Graphically, the conversion is a line with slope S, which must pass through the origin. A line through the origin is called a purely linear conversion. Restricting yourself to a purely linear conversion can be very wasteful and it is often better to use the general equation of a line.

\(V=SQ+B\)

By adding a bias term \(B\), greater precision can be obtained when quantizing to a limited number of bits.

The general equation of a line gives a very useful conversion to a quantized scale. However, like all quantization methods, the precision is limited and errors can be introduced by the conversion. The general equation of a line with quantization error is given by

\(V=SQ+B \pm Error\)

If the quantized value \(Q\) is rounded to the nearest representable number, then

\(-\dfrac{S}{2} \le Error \le \dfrac{S}{2}\)

That is, the amount of quantization error is determined by both the number of bits and by the scale. This scenario represents the best case error. For other rounding schemes, the error can be twice as large.

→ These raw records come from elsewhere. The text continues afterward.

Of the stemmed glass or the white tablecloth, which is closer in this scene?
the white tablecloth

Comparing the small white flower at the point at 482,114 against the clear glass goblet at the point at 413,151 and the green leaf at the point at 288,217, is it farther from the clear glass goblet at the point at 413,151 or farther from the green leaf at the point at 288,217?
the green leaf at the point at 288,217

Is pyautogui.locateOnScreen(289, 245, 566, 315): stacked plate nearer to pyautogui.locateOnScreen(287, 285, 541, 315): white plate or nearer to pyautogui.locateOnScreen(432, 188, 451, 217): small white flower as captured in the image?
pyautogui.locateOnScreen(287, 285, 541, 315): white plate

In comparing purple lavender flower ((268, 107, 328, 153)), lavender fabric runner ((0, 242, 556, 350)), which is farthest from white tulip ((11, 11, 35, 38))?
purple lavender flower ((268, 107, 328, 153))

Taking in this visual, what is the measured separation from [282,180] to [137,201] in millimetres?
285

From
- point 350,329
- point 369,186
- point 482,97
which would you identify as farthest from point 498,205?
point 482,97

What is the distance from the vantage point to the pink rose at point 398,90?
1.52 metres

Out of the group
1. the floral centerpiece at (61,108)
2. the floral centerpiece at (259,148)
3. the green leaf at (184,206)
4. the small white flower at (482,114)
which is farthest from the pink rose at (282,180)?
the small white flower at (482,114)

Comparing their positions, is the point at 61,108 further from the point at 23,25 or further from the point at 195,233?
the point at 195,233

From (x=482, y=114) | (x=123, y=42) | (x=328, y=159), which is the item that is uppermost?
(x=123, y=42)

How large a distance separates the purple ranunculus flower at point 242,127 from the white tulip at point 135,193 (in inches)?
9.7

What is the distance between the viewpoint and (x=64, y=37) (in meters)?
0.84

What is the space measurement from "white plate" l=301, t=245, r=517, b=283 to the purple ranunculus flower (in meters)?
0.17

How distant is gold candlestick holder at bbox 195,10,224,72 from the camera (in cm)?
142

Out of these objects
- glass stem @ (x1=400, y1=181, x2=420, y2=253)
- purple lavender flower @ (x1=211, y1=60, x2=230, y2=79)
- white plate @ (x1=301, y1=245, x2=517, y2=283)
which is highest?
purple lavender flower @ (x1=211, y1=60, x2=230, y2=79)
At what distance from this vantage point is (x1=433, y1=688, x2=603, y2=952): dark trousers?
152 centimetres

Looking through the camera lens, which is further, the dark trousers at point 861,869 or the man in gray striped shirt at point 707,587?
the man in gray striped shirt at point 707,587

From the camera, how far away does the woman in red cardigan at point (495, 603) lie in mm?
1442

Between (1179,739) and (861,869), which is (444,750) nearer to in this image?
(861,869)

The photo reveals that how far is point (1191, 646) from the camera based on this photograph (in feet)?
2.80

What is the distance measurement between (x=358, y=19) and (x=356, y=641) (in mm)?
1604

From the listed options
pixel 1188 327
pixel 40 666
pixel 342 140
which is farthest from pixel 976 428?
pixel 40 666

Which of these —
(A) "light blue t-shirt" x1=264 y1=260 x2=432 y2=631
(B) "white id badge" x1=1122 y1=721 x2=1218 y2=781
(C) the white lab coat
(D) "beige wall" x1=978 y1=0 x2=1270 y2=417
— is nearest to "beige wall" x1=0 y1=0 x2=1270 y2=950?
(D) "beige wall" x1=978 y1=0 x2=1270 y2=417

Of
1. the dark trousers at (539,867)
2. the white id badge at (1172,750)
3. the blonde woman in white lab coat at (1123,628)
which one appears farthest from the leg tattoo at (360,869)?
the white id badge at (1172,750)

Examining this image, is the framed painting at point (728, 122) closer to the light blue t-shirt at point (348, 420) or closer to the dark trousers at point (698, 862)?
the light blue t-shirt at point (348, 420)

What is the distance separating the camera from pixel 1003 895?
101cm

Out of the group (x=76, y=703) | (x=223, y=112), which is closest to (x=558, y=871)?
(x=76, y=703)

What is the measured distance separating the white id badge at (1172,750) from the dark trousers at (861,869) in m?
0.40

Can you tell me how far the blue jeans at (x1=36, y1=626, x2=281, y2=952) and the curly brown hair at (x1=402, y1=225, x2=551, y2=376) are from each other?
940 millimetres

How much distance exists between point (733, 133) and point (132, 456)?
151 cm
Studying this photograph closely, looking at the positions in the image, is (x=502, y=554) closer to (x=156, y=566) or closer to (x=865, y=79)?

Example: Selecting a Measurement Scale

On typical electronically controlled internal combustion engines, the flow of fuel is regulated to obtain the desired ratio of air to fuel in the cylinders just prior to combustion. Therefore, knowledge of the current air flow rate is required. Some manufacturers use sensors that directly measure air flow while other manufacturers calculate air flow from measurements of related signals. The relationship of these variables is derived from the ideal gas equation. The ideal gas equation involves division by air temperature. For proper results, an absolute temperature scale such as Kelvin or Rankine must be used in the equation. However, quantization directly to an absolute temperature scale would cause needlessly large quantization errors.

The temperature of the air flowing into the engine has a limited range. On a typical engine, the radiator is designed to keep the block below the boiling point of the cooling fluid. Let's assume a maximum of 225\(^{\circ}\) F (380\(^{\circ}\) K). As the air flows through the intake manifold, it can be heated up to this maximum temperature. For a cold start in an extreme climate, the temperature can be as low as -60\(^{\circ}\) F (222\(^{\circ}\) K). Therefore, using the Kelvin scale, the range of interest is 222\(^{\circ}\) K to 380\(^{\circ}\) K.

The air temperature needs to be quantized for processing by the embedded control system. Assuming an unrealistic quantization to 3-bit unsigned numbers: 0,1,2,...,7, the purely linear conversion with maximum precision is

\(V=\dfrac{380^{\circ}}{7.5 \hspace{1mm} bits} \cdot Q\)

The quantized conversion and range of interest are shown below.

Notice that there are 7.5 possible quantization values. This is because only half of the first bit corresponds to temperatures (real-world values) greater than zero.

The quantization error is

\(-25.33^{\circ}K/bit \le Error \le 25.33^{\circ}K/bit\)

The range of interest of the quantized conversion and the absolute value of the quantized error are shown below.

As an alternative to the purely linear conversion, consider the general linear conversion with maximum precision.

The quantized conversion and range of interest are shown below.

\(V=\left (\dfrac{380^{\circ}K-222^{\circ}K}{8} \right )\cdot Q+222^{\circ}K+0.5\left (\dfrac{380^{\circ}K-222^{\circ}K}{8} \right )\)

The quantized conversion and range of interest are shown below.

The quantization error is

\(-9.875^{\circ}K/bit \le Error \le 9.875^{\circ}K/bit\)

This error is approximately 2.5 times smaller than the error associated with the purely linear conversion. The range of interest of the quantized conversion and the absolute value of the quantized error are shown below.

Clearly, the general linear scale gives much better precision than the purely linear scale over the range of interest.